How to build big back muscles like Daniel Craig and Chris Pratt (responsibly)

Andara Puchino

The deadlift was the exercise Chris Evans found toughest, says Waterson, and that was also the most important for his metamorphosis into a super-swoldier. Recruiting as it does so many muscles and lighting up your central nervous system, leading to faster adaptation and strength or growth, the deadlift is demanding but rewarding. It’s also, says Waterson, satisfyingly easy to see your progression: the amount of weight you’re lifting can go up quickly.

Lifting increasingly heavy weight from the floor does, however, come with risks, says Waterson, especially if you’re taller and therefore have to travel more distance. So make sure you’re correctly set up, he says, with a neutral (flat) back and neck in line (so neither looking up or down). And if you’re not powerlifting or criticising other people’s workouts on the internet, do you even need to run that risk? For Guardians of the Galaxy, Waterson had 6’2” Chris Pratt deadlift off blocks, which enabled the actor to go heavier more safely.

Training by myself, I tended to deadlift with the trap or hex bar, which puts you in a more advantageous position than a barbell out in front of your body and, if you use the high handles, reduces the distance to the floor. Although, at 5’10”, I had less of an excuse. These days, Callum makes me use a barbell (responsibly).

Daniel Craig. 

©MGM/Courtesy Everett Collection

And the award for best supporting back exercises goes to…

Waterson likes to work on back “unilaterally”, which is to say one side at a time, thereby evening out strength and muscular imbalances between left and right. So single-arm dumbbell rows are “a go-to”. Maybe some reverse cable retractions (as Daniel Craig did for No Time To Die while standing on a BOSU) for posture. And seated cable rows, which enable you to mix up your tempo (lifting lighter for longer can be just as good for muscular gains as going hot and heavy, so to speak, and better for longevity), plus max out your reps. Finally, Waterson often uses lat pull-downs in place of pull-ups as a finisher, with a light weight, maybe alternating on each rep between bringing the handle to your chest and back of your neck – as long as the latter doesn’t put you in a compromising position, he says, and the weight is light.
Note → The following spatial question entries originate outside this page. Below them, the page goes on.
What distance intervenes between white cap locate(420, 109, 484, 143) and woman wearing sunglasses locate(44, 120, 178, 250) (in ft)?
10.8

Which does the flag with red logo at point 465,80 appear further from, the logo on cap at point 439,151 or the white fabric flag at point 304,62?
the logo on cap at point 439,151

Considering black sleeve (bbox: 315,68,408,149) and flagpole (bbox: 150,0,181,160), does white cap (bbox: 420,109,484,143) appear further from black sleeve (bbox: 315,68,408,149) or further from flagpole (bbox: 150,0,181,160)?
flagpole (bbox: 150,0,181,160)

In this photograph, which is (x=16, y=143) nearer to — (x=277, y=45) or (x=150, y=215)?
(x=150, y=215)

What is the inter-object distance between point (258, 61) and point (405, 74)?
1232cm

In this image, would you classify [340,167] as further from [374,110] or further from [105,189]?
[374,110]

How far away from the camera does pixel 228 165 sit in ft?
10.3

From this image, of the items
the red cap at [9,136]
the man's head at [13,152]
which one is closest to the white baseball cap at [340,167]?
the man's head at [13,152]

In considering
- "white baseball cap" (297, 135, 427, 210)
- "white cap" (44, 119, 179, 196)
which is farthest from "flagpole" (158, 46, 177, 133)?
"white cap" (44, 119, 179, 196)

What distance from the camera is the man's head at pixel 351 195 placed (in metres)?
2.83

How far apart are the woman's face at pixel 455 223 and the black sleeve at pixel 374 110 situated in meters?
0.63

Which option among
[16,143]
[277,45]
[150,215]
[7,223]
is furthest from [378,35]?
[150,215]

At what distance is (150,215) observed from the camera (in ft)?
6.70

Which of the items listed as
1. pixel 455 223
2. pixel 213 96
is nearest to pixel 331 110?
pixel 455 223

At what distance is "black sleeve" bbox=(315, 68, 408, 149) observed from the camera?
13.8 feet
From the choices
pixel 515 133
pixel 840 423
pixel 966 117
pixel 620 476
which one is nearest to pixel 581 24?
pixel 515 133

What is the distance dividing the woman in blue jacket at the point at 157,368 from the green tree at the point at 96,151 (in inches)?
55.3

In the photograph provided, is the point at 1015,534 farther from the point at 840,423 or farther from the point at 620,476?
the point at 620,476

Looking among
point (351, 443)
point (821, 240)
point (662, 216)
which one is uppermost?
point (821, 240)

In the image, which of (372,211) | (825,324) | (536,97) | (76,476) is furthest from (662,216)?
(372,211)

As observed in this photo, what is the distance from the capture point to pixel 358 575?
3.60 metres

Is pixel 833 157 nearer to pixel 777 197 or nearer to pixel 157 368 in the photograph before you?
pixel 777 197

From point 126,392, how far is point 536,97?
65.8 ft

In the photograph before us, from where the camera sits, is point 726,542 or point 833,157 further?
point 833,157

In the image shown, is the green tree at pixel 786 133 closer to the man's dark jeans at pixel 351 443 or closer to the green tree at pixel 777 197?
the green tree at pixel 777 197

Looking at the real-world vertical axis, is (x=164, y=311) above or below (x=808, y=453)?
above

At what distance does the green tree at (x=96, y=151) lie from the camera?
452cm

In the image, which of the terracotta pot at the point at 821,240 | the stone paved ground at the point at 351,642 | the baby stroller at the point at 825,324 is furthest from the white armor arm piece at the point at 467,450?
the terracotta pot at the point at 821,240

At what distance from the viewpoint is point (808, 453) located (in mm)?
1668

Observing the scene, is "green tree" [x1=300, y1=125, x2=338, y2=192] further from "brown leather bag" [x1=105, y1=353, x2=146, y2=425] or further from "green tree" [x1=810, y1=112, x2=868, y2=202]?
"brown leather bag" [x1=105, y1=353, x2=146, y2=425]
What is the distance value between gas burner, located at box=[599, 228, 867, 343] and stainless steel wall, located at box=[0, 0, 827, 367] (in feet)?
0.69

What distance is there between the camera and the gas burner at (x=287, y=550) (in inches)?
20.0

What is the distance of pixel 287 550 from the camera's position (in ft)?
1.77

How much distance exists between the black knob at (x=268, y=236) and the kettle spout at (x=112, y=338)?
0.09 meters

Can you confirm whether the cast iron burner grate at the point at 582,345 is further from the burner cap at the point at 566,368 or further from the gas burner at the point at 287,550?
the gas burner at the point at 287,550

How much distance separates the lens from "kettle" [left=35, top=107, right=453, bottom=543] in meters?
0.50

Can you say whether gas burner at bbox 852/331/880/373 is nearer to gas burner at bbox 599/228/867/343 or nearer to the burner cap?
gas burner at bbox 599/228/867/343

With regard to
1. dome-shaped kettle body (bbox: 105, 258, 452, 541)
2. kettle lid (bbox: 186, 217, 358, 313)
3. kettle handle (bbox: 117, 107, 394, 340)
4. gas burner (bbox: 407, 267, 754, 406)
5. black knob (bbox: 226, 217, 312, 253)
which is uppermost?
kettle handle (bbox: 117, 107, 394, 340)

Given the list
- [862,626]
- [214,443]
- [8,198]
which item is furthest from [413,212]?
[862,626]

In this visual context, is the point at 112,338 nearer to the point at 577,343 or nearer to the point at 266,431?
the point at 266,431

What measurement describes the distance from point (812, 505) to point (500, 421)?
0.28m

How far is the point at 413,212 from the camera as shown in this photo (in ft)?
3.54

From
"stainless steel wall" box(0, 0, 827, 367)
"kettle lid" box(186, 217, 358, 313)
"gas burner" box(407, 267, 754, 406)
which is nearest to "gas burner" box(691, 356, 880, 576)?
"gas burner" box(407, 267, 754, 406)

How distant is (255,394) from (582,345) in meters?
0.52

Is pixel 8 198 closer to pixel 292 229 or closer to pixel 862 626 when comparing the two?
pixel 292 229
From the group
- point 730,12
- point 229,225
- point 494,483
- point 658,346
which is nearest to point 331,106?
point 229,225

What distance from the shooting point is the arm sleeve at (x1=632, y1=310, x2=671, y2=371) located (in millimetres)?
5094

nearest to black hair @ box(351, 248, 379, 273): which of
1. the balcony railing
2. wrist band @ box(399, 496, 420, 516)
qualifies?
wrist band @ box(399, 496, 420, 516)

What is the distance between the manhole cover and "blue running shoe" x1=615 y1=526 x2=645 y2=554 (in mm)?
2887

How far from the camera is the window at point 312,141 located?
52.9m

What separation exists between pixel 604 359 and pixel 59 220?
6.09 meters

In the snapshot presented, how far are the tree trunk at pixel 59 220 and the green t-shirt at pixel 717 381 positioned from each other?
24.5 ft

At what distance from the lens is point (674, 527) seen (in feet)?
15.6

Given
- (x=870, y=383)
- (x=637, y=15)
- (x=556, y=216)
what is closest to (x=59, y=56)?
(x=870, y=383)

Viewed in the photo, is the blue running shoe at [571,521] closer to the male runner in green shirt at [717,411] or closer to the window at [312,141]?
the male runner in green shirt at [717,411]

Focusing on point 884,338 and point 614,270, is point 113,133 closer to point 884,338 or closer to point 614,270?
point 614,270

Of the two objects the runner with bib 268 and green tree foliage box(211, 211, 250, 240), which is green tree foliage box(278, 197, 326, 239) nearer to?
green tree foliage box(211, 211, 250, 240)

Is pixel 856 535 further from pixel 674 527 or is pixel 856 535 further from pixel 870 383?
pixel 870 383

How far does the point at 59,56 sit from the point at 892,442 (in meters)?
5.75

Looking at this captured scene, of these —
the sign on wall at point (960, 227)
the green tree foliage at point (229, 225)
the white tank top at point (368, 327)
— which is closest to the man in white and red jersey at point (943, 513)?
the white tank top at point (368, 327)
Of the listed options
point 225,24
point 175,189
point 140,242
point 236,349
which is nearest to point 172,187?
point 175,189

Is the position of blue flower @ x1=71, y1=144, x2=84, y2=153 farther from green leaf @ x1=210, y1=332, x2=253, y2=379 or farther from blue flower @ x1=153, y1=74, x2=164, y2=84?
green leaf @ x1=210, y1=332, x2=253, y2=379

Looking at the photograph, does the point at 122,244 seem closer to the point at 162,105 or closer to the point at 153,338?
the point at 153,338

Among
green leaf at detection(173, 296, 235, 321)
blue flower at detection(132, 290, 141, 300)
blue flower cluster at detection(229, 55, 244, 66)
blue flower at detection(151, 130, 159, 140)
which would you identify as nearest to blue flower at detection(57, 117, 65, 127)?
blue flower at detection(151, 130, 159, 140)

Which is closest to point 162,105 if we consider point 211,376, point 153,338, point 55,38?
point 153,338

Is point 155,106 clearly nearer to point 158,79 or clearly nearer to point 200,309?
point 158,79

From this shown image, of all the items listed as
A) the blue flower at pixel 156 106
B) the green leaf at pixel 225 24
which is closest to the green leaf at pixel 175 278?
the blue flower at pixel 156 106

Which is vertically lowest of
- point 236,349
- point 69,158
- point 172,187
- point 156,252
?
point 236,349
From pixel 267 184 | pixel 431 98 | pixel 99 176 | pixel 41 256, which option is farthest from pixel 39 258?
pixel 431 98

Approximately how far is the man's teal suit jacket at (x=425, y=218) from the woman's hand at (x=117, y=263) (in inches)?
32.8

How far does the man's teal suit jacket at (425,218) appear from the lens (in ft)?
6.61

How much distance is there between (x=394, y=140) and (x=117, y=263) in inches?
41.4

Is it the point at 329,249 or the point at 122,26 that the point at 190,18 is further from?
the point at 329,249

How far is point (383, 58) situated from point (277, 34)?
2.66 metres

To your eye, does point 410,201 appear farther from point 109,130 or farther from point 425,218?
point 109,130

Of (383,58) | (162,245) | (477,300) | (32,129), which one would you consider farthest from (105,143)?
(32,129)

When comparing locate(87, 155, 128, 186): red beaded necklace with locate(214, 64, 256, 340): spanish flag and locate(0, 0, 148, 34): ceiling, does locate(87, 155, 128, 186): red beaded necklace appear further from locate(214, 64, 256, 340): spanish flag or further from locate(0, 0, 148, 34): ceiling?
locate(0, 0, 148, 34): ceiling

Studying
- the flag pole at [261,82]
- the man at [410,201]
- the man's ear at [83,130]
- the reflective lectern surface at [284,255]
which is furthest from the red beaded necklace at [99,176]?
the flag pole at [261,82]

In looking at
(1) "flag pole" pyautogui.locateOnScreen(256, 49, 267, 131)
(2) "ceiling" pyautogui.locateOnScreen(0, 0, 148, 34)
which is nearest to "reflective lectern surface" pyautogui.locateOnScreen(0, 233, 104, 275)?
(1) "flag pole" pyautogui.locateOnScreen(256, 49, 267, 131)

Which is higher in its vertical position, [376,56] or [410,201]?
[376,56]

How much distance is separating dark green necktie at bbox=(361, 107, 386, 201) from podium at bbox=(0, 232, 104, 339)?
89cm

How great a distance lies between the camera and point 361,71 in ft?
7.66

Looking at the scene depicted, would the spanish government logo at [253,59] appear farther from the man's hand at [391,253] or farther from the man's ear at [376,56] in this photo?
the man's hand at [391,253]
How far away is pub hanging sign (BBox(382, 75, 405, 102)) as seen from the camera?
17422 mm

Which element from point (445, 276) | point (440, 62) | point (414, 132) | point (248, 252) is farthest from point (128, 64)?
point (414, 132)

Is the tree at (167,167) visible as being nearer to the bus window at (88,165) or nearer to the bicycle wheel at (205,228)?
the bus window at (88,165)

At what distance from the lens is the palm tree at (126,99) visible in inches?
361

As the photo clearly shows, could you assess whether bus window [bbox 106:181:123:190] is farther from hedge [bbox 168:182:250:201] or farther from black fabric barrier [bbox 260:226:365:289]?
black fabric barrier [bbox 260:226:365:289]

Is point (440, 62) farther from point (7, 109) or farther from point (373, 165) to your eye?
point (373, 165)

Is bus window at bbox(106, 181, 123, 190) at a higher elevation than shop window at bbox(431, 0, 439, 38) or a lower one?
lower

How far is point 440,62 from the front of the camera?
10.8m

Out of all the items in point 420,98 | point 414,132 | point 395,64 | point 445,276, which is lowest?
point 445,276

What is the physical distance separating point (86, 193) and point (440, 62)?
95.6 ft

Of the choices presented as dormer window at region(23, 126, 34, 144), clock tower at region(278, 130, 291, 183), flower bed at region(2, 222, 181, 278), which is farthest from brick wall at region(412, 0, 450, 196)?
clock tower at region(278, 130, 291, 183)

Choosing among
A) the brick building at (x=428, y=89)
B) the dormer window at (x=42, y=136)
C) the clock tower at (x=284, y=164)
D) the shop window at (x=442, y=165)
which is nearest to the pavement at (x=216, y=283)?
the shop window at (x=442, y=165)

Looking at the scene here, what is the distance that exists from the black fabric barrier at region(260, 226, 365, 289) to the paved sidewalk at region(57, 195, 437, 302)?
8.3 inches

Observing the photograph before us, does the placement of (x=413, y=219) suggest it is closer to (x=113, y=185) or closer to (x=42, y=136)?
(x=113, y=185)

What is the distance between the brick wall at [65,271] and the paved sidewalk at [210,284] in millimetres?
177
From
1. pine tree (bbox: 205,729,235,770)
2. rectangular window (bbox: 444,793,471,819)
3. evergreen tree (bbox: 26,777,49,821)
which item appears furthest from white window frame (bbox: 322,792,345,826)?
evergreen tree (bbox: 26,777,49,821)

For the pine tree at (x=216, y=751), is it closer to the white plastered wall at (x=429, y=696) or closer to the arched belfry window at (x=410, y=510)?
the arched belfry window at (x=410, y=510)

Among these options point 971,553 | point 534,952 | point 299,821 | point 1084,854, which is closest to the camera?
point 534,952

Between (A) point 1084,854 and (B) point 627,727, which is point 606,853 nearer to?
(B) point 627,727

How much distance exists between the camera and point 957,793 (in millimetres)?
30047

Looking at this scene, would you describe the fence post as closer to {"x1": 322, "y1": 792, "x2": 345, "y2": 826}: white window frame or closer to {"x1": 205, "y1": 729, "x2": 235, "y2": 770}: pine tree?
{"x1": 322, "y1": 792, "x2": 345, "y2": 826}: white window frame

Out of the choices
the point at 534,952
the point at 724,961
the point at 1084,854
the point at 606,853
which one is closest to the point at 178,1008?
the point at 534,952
Don’t go back to back on back

Waterson would train back twice a week: once on a dedicated back day, perhaps with biceps (which are incorporated in pulling exercises), in the similar way to doing chest and triceps (which are involved in pushing). Then the second time in the week, he’d hit chest and back together in a push-and-pull sesh for variety and also fun. “It’s a really strong day,” he says. 

His suggested protocol for back is similar to what he proposes for chest: four sets of eight to ten reps for each exercise, one to failure for the finisher, a little bit of failure and forced reps on the others. Then after, say, four weeks, up your reps to, say, 15 to 20 to work your endurance muscle fibres and cover your bases. And your back.